Una suerte de cultura equivocada ha adulterado la partitocracia española. Libertad, libertad, sin ira libertad. En la Transición, al ritmo de Jarcha, cantábamos por una ruptura de las amarras, pero los aparatos de los partidos se habían impregnado de lo peor de determinadas influencias (para nada de la República, donde no era infrecuente la deserción de las prietas filas del monolitismo dentro de los grupos). Los expedientes disciplinarios combatieron el concepto de voto en conciencia. El que se movía era abatido. Las luchas internas por dominar las estructuras consentían prácticas abominables, que pasaban inadvertidas a unos medios informativos fascinados por los nuevos aires y que ya apuntaban maneras en su excesiva relación de cordialidad con los poderes (ahora es subyugación). En las querellas intestinas ante los congresos, votaban los muertos y los demás miraban hacia otro lado, porque también procesaban alguna picaresca. Se visitaba a los disidentes a sus casas en el pueblo y se proferían amenazas nada veladas. En otras fuerzas, las asambleas se rodeaban de intrigas y siempre ganaban los que estaban del lado de los jefes (he de reconocer, empero, que en la nueva Izquierda Unida hubo algunos revolcones importantes a la oficialidad).

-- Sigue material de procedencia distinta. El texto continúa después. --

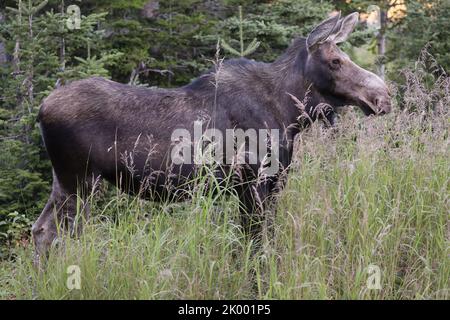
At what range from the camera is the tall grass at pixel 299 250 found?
4625 mm

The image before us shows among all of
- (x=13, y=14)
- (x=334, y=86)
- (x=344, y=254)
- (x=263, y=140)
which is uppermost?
(x=13, y=14)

Así se ha configurado este sistema de partidos que en nada se parece a la considerada democracia más antigua, la británica, donde los sufragios en conciencia no se consideran deserciones, sino prácticas amparadas en su vocación consuetudinaria, esto es, en su costumbre. En los últimos días, hemos asistido a tres episodios distintos de "versos libres". Así le han tildado a Emiliano García Page internamente por diferir de la línea sanchista, un político que no solo es coherente sino que está legitimado por el aprecio de su pueblo castellano-manchego. Se le han tirado a la yugular. También a Cayetana Álvarez de Toledo -que arrostra la misma definición poética desde hace años- por votar a favor de un 155 educativo para Cataluña por la desobediencia a la ley de la Generalitat, junto a Ciudadnos y Vox. Y una tercera es Macarena Olona, en plena pugna con Abascal y particularmente con Ortega Smith. Antes hubo de buscarse la vida Errejón. No entro en el fondo de la cuestión de cada uno, sí en la sistemática intolerancia a los posicionamientos diversos.

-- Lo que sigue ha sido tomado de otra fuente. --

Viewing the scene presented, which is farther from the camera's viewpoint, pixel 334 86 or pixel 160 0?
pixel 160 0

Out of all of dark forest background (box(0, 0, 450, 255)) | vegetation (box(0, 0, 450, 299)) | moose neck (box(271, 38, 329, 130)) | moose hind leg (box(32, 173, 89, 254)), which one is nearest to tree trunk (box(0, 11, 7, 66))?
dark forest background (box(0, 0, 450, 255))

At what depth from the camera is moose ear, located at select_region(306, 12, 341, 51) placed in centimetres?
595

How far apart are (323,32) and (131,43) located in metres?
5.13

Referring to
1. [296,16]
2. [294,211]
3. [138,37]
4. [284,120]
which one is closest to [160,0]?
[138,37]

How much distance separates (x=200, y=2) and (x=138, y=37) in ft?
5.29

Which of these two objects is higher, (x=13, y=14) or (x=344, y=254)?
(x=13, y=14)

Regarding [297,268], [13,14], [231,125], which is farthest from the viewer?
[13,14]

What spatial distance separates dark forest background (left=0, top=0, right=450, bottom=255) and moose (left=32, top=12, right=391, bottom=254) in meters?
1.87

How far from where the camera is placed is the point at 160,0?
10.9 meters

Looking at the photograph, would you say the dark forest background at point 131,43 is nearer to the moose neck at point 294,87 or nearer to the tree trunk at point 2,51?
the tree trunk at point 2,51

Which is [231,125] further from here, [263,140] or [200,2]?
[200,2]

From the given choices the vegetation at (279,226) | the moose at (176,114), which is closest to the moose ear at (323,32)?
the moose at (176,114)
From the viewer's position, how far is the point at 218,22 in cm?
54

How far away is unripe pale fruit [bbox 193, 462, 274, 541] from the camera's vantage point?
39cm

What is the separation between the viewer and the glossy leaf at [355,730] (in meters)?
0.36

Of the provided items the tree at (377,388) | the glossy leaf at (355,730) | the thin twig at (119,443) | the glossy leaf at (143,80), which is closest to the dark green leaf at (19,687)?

Es cierto que los partidos, como los clubes de golf y de tenis, tienen sus propias normas que los socios han de aceptar porque para eso se votaron los estatutos, fuera cuando fueren. Pero no son conscientes del daño que hacen a la honradez intelectual exigiendo una uniformidad nefasta, que anula toda capacidad de evolución hacia el pensamiento libre. En esta lucha contra la empatía, influyen los grados de mediocridad de muchos de los que están arriba, conocedores que los versos libres ofrecen mucho más talento que ellos. Por eso se me antoja que sería bueno avanzar en el criterio que representa ser verso libre sin temer a las consecuencias. Necesitamos un soneto que nos mande hacer Violante para que en la vida los ineptos se vean en un aprieto: como Lope de Vega nos legó por los siglos de los siglos, catorce versos dicen que es soneto. A ver si damos a la política alguna dosis de espabilina.